MCP is JSON-RPC — there is no HTTP `402`. So a paid tool called without proof
returns a **tool error carrying the challenge in `_meta`**; the agent reads it,
pays, and retries. `PaidMCPServer` wires it, and over MCP-over-HTTP it is
**end-to-end with no per-app glue** — the proof travels in request headers
(`X-PAYMENT` / `X-MPP-SESSION`), exposed to tools via `MCPBindings.REQUEST_INFO`:

```ts
import {PaidMCPServer, PaymentMcpBindings} from '@agentback/payments';

app.server(PaidMCPServer, 'MCPServer');
app.bind(PaymentMcpBindings.OPTIONS).to({
  railFor: tool => (tool === 'premium_search' ? rail : undefined),
});
```

A free tool passes straight through.
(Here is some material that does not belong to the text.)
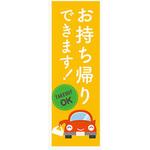 のぼり_お持ち帰りできます1 ジャストコーポレーション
A paid tool with no proof returns
`{isError: true, content: [...], _meta: {'payments/challenge': <challenge>}}`.
This reuses the framework's existing escape hatch — a `dispatchTool` result with
a `content` field passes through to the MCP SDK verbatim — rather than throwing,
so the structured challenge survives to the client.

## How it composes

- **Metering and payments are complementary.** Metering records _every_ call
  (the audit log); a gating rail blocks the unpaid ones; the Stripe sink bills
  the recorded ones. A gated paid call still emits a `UsageEvent`; a `402` emits
  one with `status: 'payment_required'`.
- **Identity is shared.** The `{user}`/`{client}` principal from
  [`authentication-oauth2`](../../packages/authentication-oauth2/README.md) is
  the billable account for both — "who do I charge?" is answered per request by
  the auth layer.
- **Everything is a binding.** Sinks, quota, the meter, the rails, and the paid
  servers are bound in the same `Context` and discovered the same way as any
  other capability — swap the in-memory sink for Redis, or the fake facilitator
  for a real one, by rebinding.

## Non-goals

No custody, no on-chain broadcasting in-process, no card vault, no IdP. The
substrate records `units`; an external billing system prices and bills; an
external facilitator/processor settles. The rails and metering carry the seam so
a route or tool node can declare its rail later without a code change.